Rimase dov’era, con il fucile in mano. Per un attimo si sentì oppresso dal silenzio della stanza, così fredda e muta, poi tornò a posare l’arma.

Che infantilismo sfogare rabbia e risentimento contro cose irreali. Inoltre, non c’era un vero e proprio motivo che giustificasse la sua irritazione. Negli avvenimenti c’era un significato che poteva essere capito e accettato. Era il genere di cosa cui un uomo avrebbe dovuto essere abituato da tempo.

Si guardò intorno e gli parve che la stazione silenziosa e deserta fosse in attesa di un evento previsto nel naturale flusso del tempo.

Rise piano e impugnò nuovamente il fucile.

Irreale o no, gli avrebbe tenuto la mente occupata e per un po’ lo avrebbe liberato dai problemi che lo assillavano.

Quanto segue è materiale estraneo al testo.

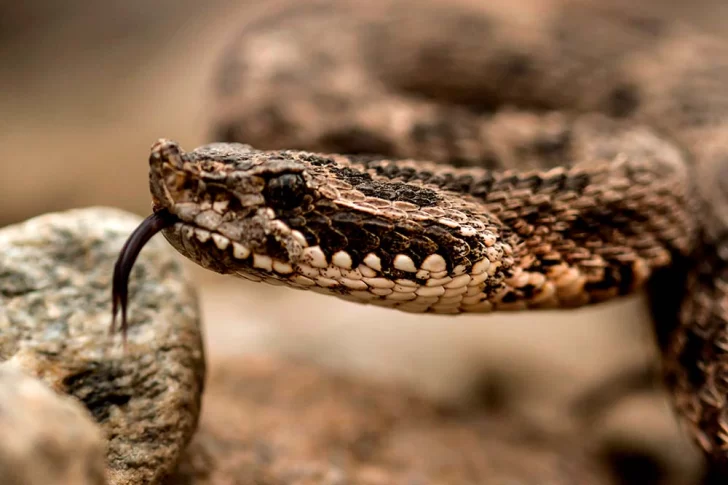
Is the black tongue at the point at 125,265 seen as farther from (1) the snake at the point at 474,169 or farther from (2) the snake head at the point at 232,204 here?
(2) the snake head at the point at 232,204

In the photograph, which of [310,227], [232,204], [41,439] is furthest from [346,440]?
[41,439]

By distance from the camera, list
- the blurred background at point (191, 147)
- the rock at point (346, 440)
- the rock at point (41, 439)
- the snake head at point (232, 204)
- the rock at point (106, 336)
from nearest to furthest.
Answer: the rock at point (41, 439), the rock at point (106, 336), the snake head at point (232, 204), the rock at point (346, 440), the blurred background at point (191, 147)

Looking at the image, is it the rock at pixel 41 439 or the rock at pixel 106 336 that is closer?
the rock at pixel 41 439

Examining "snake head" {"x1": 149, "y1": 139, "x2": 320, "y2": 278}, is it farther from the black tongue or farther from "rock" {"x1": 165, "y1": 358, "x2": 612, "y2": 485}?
"rock" {"x1": 165, "y1": 358, "x2": 612, "y2": 485}

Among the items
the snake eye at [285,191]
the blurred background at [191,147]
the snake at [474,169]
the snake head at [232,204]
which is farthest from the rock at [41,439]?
the blurred background at [191,147]

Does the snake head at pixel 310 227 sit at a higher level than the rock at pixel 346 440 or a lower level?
higher

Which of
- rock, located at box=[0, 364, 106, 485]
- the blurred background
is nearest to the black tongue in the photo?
rock, located at box=[0, 364, 106, 485]

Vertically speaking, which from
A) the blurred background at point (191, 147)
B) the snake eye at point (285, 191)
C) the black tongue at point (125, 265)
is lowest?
the blurred background at point (191, 147)

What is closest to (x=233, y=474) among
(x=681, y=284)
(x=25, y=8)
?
(x=681, y=284)
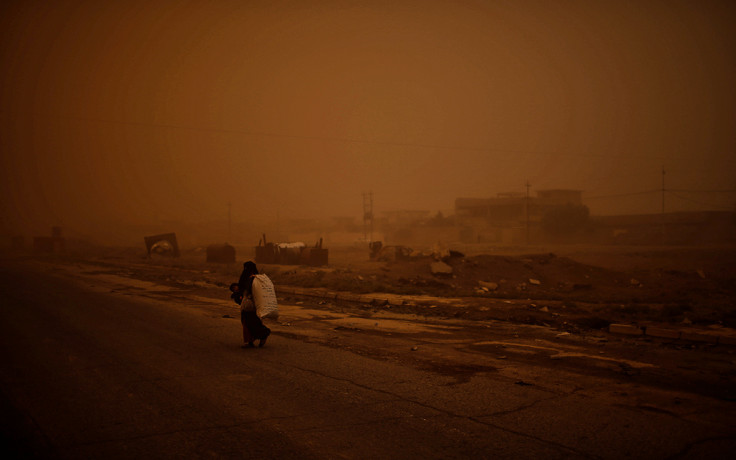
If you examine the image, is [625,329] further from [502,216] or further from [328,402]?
[502,216]

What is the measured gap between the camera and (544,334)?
Answer: 12016 millimetres

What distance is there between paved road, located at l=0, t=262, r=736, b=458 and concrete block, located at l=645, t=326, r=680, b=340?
8.41 feet

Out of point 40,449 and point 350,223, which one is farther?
point 350,223

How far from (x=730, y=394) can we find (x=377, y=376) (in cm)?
481

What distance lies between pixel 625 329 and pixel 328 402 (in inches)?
332

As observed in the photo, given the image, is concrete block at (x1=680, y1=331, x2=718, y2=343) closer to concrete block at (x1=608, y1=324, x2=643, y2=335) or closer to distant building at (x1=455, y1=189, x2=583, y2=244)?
concrete block at (x1=608, y1=324, x2=643, y2=335)

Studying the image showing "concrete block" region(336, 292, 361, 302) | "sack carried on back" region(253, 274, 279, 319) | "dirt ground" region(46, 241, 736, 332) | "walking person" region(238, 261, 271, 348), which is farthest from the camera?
"concrete block" region(336, 292, 361, 302)

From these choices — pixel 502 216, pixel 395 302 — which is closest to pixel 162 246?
pixel 395 302

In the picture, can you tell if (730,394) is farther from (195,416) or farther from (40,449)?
(40,449)

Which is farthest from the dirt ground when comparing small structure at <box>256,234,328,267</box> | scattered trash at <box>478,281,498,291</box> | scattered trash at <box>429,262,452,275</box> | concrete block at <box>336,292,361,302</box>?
small structure at <box>256,234,328,267</box>

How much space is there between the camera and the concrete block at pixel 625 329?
1174 centimetres

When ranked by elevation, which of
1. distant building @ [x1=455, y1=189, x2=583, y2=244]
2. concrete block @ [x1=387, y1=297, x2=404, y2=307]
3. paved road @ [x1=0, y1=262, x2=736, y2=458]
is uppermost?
distant building @ [x1=455, y1=189, x2=583, y2=244]

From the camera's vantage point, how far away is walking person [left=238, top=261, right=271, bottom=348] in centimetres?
967

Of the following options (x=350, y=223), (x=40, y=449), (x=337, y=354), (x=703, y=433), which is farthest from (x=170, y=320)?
(x=350, y=223)
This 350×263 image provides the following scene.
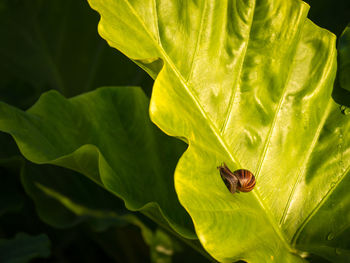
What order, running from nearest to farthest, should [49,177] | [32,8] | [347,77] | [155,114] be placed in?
[155,114], [347,77], [49,177], [32,8]

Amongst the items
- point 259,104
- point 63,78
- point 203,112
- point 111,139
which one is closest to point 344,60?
point 259,104

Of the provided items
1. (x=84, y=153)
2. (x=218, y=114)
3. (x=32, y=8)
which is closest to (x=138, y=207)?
(x=84, y=153)

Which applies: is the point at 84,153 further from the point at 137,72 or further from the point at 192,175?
the point at 137,72

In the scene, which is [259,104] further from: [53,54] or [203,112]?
[53,54]

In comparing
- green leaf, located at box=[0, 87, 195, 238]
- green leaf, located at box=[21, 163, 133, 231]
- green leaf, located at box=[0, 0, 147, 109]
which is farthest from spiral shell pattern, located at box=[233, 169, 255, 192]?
green leaf, located at box=[0, 0, 147, 109]

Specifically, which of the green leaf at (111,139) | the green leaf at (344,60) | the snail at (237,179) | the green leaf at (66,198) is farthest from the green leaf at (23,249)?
the green leaf at (344,60)

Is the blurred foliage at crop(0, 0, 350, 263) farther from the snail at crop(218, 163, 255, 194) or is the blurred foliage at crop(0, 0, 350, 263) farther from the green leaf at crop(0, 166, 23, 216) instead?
the snail at crop(218, 163, 255, 194)

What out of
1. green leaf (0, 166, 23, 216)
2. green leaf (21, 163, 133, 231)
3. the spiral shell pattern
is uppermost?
the spiral shell pattern
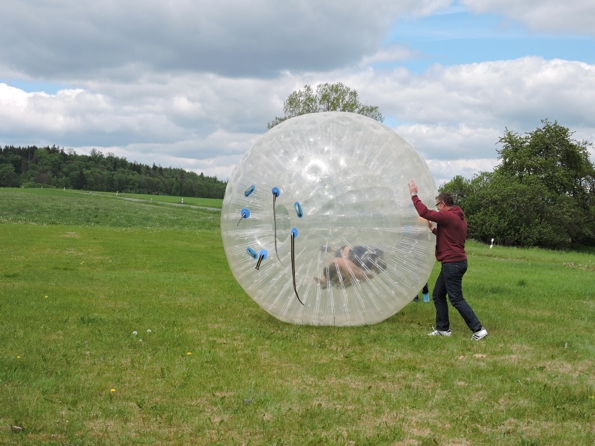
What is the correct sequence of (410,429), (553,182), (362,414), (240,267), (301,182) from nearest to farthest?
(410,429) < (362,414) < (301,182) < (240,267) < (553,182)

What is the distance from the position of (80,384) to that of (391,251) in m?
4.34

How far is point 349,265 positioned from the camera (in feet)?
Answer: 26.0

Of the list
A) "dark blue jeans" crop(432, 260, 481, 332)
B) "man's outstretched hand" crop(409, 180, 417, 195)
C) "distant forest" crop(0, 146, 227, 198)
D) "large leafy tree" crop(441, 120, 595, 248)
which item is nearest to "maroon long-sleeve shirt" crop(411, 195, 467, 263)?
"dark blue jeans" crop(432, 260, 481, 332)

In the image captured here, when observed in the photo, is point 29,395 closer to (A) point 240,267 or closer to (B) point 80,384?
(B) point 80,384

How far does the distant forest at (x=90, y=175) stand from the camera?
10250cm

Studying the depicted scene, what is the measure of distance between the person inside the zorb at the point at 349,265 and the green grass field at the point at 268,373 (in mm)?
870

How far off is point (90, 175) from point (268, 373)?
10679cm

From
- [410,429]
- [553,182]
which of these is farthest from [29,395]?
[553,182]

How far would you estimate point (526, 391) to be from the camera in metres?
Result: 6.19

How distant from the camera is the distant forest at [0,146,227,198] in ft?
336

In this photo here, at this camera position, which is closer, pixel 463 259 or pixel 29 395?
pixel 29 395

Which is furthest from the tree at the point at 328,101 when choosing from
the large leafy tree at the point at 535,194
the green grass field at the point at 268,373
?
the green grass field at the point at 268,373

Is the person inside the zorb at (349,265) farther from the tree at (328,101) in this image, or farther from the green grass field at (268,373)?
the tree at (328,101)

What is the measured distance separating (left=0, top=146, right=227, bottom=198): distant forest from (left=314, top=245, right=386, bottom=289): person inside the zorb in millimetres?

E poi erano dieci giorni che non si esercitava.

28

Lo scantinato, enorme, si estendeva in una nebbiosa semioscurità appena interrotta dalle luci che Enoch aveva acceso in una stanza dopo l’altra, un corridoio dopo l’altro, il tutto scavato profondamente nella roccia della collina.

Laggiù erano i grandi serbatoi pieni delle soluzioni che servivano ai viaggiatori di passaggio, ma anche le pompe e i generatori azionati da un’energia sconosciuta all’uomo. Sotto il pavimento della cantina stavano i recipienti pieni di acidi e altre sostanze, fra cui i corpi temporanei in cui i viaggiatori avevano preso vita arrivando alla stazione, e che si erano lasciati dietro al momento di proseguire il viaggio. Corpi inutili che lui aveva l’incarico di distruggere.

Oltrepassati i serbatoi e i generatori, Enoch arrivò a un corridoio che si perdeva nell’oscurità. Trovò l’interruttore e lo premette, in modo da fare luce; quindi proseguì. Alle pareti si allineavano scaffalature metalliche traboccanti di manufatti, congegni tecnologici e regali portati dai viaggiatori. Dal pavimento al soffitto, l’accumulo di oggetti ricordava quello di un rottamaio galattico. In realtà, pensò Enoch, c’era ben poco da rottamare nella sua collezione. Tutto serviva e aveva uno scopo, pratico o estetico che fosse; anche se non sempre si trattava di uno scopo applicabile agli esseri umani.

In uno scaffale in fondo al corridoio c’erano degli oggetti sistemati con cura particolare e contrassegnati da etichette numerate che si riferivano a determinate pagine di diario. Erano gli oggetti di cui Enoch conosceva l’uso. Alcuni erano insignificanti, altri di grandissimo valore, anche se per il momento non servivano all’uomo; e ve n’erano alcuni, con l’etichetta rossa, che al solo pensarci mettevano i brividi.